ウォッチャーズ 第3生命体     「評価 C」
ある晩、森の奥深くに存在するバノダイン研究所が爆発事故を起こし、二匹の実験動物オックスカム7とGH3が脱走した。秘密計画の産物である彼らを野放しにしておくわけにはいかないと、政府はジョンソン少佐に彼らの追跡を行わせることにした。一方その頃、ガールフレンドの家からの帰途についていた青年トラビスは、一匹のレトリバー犬を拾った。その犬は非常に賢く、人間の言葉を全て理解してしまうので、トラビスは彼のことを気に入って家で飼うことを決めた。だが直後、ガールフレンドの家には謎の怪物が侵入し、彼女の父親は無残にも殺されてしまったのである。その後も町では怪物の仕業と思われる事件が続発し、それを知ったジョンソン少佐は二匹の実験生物がこの町に来ていることを確信した。何故なら怪物の正体と思われる実験生物オックスカム7は、高度な知能を誇る改造犬GH3を追いかけるようにプログラムされていたのだ…。
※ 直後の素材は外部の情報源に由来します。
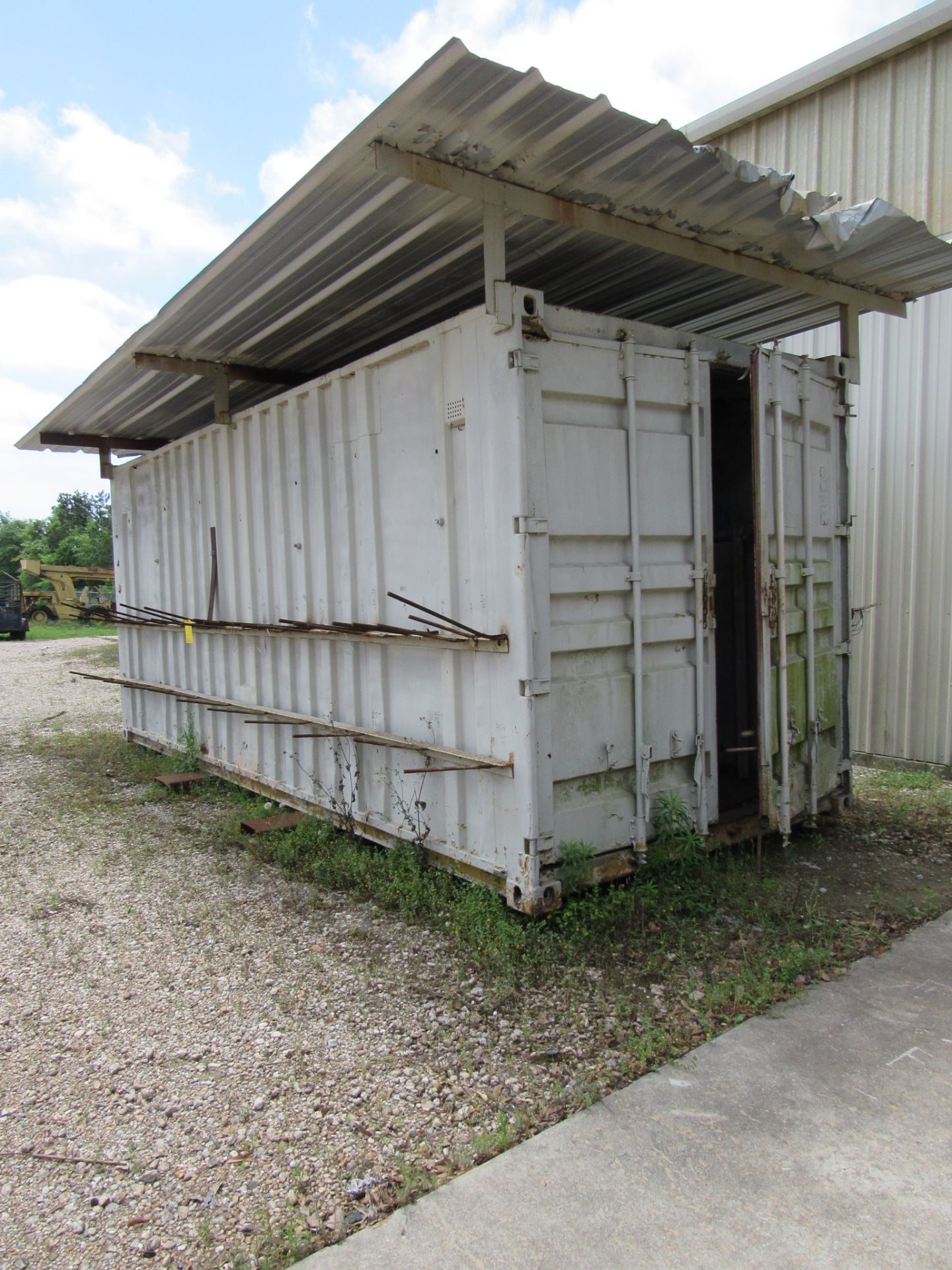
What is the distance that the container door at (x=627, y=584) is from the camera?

ディーン・R・クーンツの原作をロジャー・コーマンが映画化した、「ウォッチャーズ」三部作の第一弾。私は今まで、本シリーズを三作目「デス・クリーチャー 殺戮変異体」しか見ていなかったが、この映画も三作目と同様、実験生物の片割れであるレトリバー犬が非常に魅力的に描かれている。ペンを口にくわえてパソコンのキーを打つなんてドン松五郎ばりの芸当だけでなく、トラビスの身を案じて彼を逃がそうとする優しさや、トラビスを守るために窓ガラスをぶち破って相手に飛び掛る勇敢さまで見せてくれた。やはり犬好きには堪らない作品である。
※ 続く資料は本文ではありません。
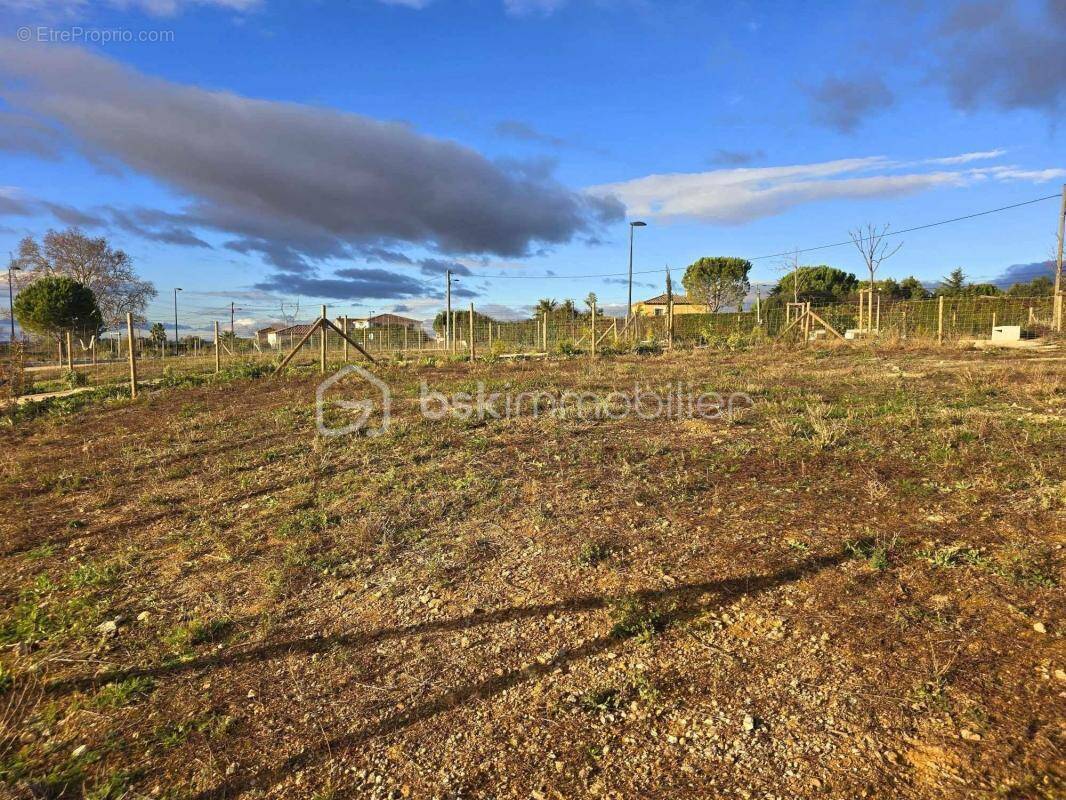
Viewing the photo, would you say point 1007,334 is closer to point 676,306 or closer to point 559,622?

その一方で、人間を襲う実験生物の方がいまいち魅力に乏しいのも「デス・クリーチャー」と一緒。単なる獰猛な怪物としてしか描写されず、再映画化作品の「D.N.A.W」のような深い設定が付けられているわけでもない。おまけに最後まで全体像がろくに映らないものだから、クライマックスの対決も盛り上がりに欠ける出来だった。
またこの映画、作品後半には「第3の実験生物」の存在が明かされるが、この設定はただ話のまとまりを悪くしているだけで、特に出す必然性は感じられなかった。